From Outbreak to Pandemic: Making the Justinianic Plague a Global Catastrophe
National Socio-Environmental Synthesis Center (SESYNC), University of Maryland
Today, the Justinianic Plague (c. 541-750 C.E.) appears in academic and popular culture as the first great plague pandemic in human history, which was followed by the second plague pandemic (c. 1346-18th c.) and the third plague pandemic (c. 1855-1959). The first two pandemics are said to have completely changed human societies, from massive demographic death tolls to artistic output. The world before and after was not the same. This paper will demonstrate how the Justinianic Plague as a catastrophic pandemic was created at the turn of the 20th century and over the course of the ensuing century used to explain massive societal change. I will show that third pandemic scientists first classified these three great pandemics and used the Justinianic Plague to prove how the world might similarly be destroyed in the present until, by 1959, they claimed to have conquered plague. I then trace how this narrative of death and destruction was used by historians over the course of the 20th century without ever querying the evidence to build it. My paper will both offer insight into changing intellectual discourses about what infectious diseases are thought to do over the 20th century and suggest re-centering micro-histories as the best way forward to understand plague's impact for historians of disease.
How Miscommunication Fostered Mistrust during the 1979 Accident at Three Mile Island
Hannah Elaine Pell
The 1979 partial meltdown at the Three Mile Island (TMI) nuclear power plant in Middletown, Pennsylvania has been called the "most serious accident in US commercial nuclear power plant operating history." Although the malfunctions at the plant were severe, the accident has since largely been attributed to human rather than technical errors. Metropolitan Edison ("Met-Ed"), the energy utility company who operated the plant, had no one on staff trained in public relations at the time, nor had prepared a plan for providing details to the general public and news media as the accident unfolded. Additionally, they failed to translate the complexity of nuclear jargon to an unnerved public, a local reporter at the time noting: "It was a lot of relying on people who couldn't explain it in plain language or just didn't know what was going on." Thousands of residents were forced to speculate about their own safety, and independently chose to evacuate from the region. Met-Ed's lack of reliable or consistent communication exacerbated feelings of fear and confusion already experienced by local residents during those five days, and consequently, fostered a deeper mistrust for the nuclear power industry and its officials -- a mistrust that, for some local residents, is still felt today.
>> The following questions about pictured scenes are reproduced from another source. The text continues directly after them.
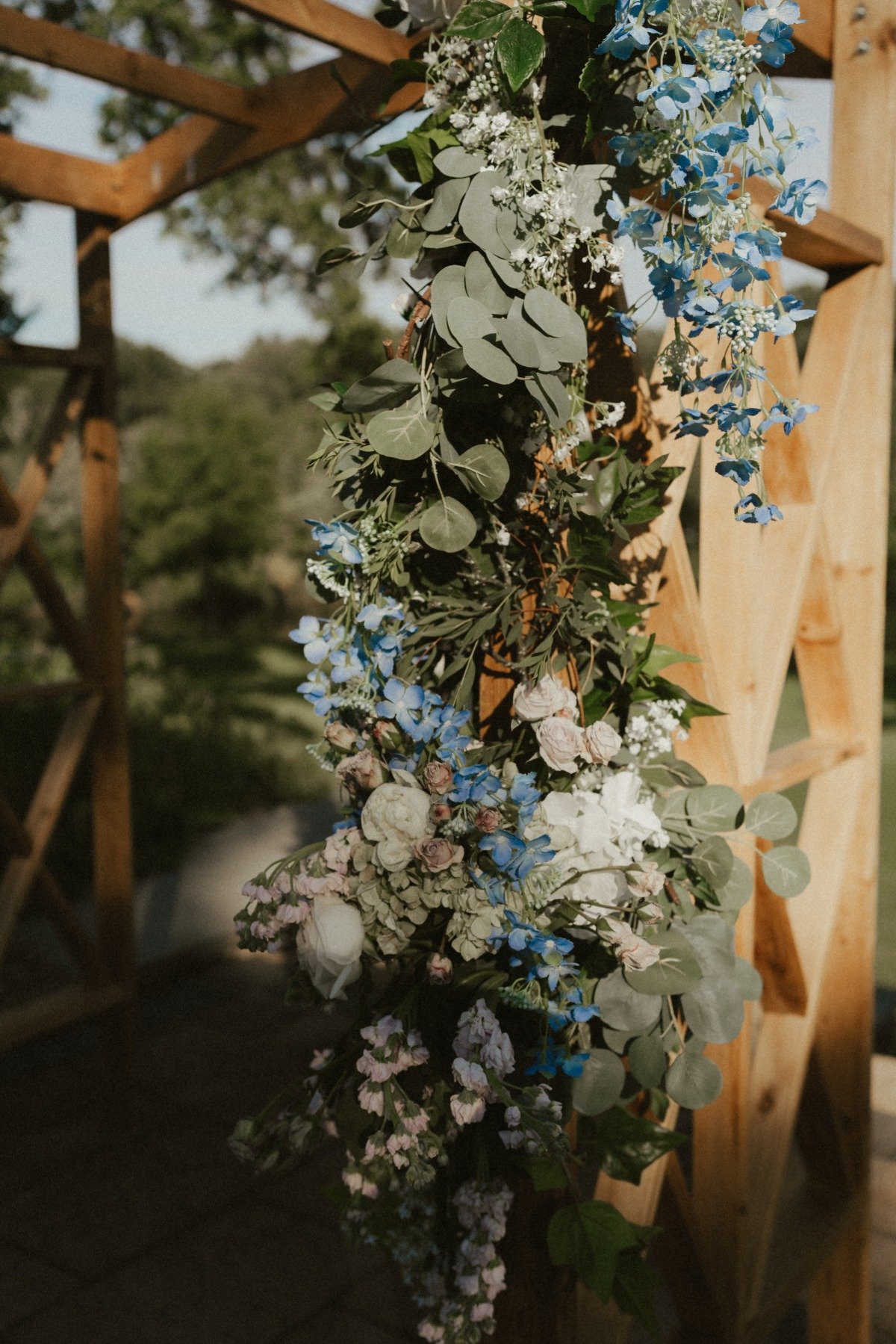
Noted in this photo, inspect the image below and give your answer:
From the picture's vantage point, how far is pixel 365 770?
1031 millimetres

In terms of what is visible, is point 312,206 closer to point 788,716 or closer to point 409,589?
point 409,589

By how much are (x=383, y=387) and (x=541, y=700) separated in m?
0.32

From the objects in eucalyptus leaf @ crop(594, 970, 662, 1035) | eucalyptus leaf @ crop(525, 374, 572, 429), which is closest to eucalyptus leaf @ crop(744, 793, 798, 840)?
eucalyptus leaf @ crop(594, 970, 662, 1035)

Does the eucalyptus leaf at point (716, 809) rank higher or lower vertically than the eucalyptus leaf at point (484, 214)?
lower

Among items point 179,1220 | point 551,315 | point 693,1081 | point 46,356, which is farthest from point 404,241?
point 179,1220

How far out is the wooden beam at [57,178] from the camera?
8.59 ft

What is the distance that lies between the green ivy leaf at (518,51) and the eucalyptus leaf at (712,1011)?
870mm

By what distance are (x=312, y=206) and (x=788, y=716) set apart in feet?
24.6

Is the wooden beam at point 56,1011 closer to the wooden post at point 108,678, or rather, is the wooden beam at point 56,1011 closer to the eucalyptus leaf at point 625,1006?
the wooden post at point 108,678

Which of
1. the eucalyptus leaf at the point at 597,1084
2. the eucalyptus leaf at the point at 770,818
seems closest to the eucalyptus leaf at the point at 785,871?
the eucalyptus leaf at the point at 770,818

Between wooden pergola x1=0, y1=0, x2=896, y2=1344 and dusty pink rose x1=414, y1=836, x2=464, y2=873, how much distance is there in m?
0.52

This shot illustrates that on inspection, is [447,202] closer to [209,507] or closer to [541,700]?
[541,700]

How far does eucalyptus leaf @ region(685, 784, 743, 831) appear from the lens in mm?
1203

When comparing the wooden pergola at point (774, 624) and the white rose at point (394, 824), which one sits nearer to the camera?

In this paper, I examine the effects of mishandled communications by Met-Ed during the crisis at the TMI nuclear power plant, especially regarding how such widespread fear and uncertainty affected local residents in those five days in 1979, as well as the ways in which those effects are still felt today. The events at TMI remain an important case study for anyone in crisis communications and management, and demonstrate the need to take public perception and understanding of scientific endeavors very seriously.